So it comes to this, it seems. "The Incredible Hercules" is no more, with the apparent death of its titular character in its final issue. (I am pretty sure that Hercules would approve of the word "titular" in this review, even if he didn't get its real meaning.) It's a real shame, because "The Incredible Hercules" was an always entertaining mixture of heroism and comedy, the kind of book I looked forward to reading with each new issue.

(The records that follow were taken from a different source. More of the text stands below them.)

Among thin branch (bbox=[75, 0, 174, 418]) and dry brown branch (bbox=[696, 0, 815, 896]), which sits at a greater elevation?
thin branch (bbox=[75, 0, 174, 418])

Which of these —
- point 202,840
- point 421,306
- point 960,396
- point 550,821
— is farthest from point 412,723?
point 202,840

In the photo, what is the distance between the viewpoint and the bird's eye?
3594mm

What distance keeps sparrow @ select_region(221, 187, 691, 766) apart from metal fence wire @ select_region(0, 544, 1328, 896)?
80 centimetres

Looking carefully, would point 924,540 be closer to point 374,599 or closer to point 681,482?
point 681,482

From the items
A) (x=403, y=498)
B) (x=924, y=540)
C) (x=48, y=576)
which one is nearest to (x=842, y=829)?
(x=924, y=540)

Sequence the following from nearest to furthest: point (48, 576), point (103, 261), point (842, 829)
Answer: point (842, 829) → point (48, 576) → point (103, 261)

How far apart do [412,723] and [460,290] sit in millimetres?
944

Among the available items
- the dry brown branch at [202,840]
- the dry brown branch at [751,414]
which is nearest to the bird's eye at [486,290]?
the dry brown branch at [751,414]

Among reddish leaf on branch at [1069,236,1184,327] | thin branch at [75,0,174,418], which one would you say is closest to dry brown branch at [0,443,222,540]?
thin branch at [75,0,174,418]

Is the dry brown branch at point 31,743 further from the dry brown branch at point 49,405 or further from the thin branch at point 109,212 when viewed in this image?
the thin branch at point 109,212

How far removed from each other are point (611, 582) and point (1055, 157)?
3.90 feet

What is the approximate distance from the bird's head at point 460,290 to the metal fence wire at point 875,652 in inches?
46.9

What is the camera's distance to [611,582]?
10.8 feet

On the bright side, we are getting a two-issue wrap-up in the form of "Hercules: Fall of an Avenger" with all the characters that Hercules and Amadeus Cho encountered over the run of the series. And really, this almost makes the loss of the main series worth it. From Amadeus' opening, angry words towards Athena and her role in Hercules's death, to the various speeches given by friends, there's a lot to enjoy. It's a mixture of brand-new stories and actual flashbacks to earlier comics, plus some fairly hilarious addendums to earlier stories. (The many loves of Hercules sequence gave me a nice chuckle, because it rang so true to the character himself.)
Ariel Olivetti's art works for the most part, although there are some spots where it looks a little stiff and washed out. The script unfortunately also spotlights one of Olivetti's big weaknesses; at the top of page 18, with Namora, Snowbird, Black Widow, and Alfyse standing next to one another, it's impossible to miss that they all have the exact same face. Still, when Olivetti's on,it results in a strong and powerful look to the art, and when he does draw backgrounds (which, unfortunately, seems to be only half of the time) they're striking-looking.

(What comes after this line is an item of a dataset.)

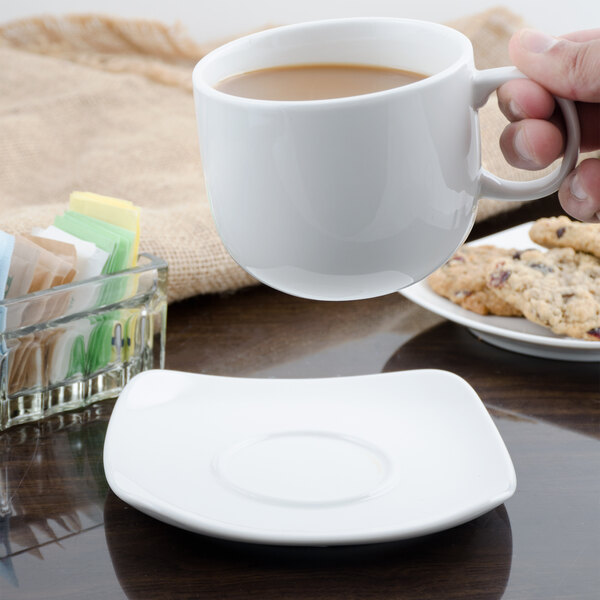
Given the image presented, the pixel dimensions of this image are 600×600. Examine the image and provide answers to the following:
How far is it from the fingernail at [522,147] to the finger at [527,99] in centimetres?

"Hercules: Fall of an Avenger" uses its backup feature well, with Paul Tobin stepping in to script an "Agents of Atlas" story where Namora and Venus have to tell everyone connected to Hercules about his death. It's a smart choice of characters, as they're the only two to really have a connection to him, and it manages to take what is normally a minor details part of someone's death and making it an actual story. It's a nice diversion, even as it's also a good look at the grieving process and how love isn't always a positive emotion. Reilly Brown and Jason Paz do a nice job on the art; I like the young, slightly innocent look they give Venus, and the expressions on Namora's face from time to time are worth a few chuckles. Some backup feature in comics these days seem tacked on, but here it makes the overall issue stronger.
I wish that we didn't need the "Hercules: Fall of an Avenger" mini-series, but now that we're at this point it's a classy way to wrap up the series. Hopefully we'll get at least some more Amadeus Cho down the line; until then, this will serve as a good reminder of how Greg Pak and Fred Van Lente made a strange concept work far better than it should have.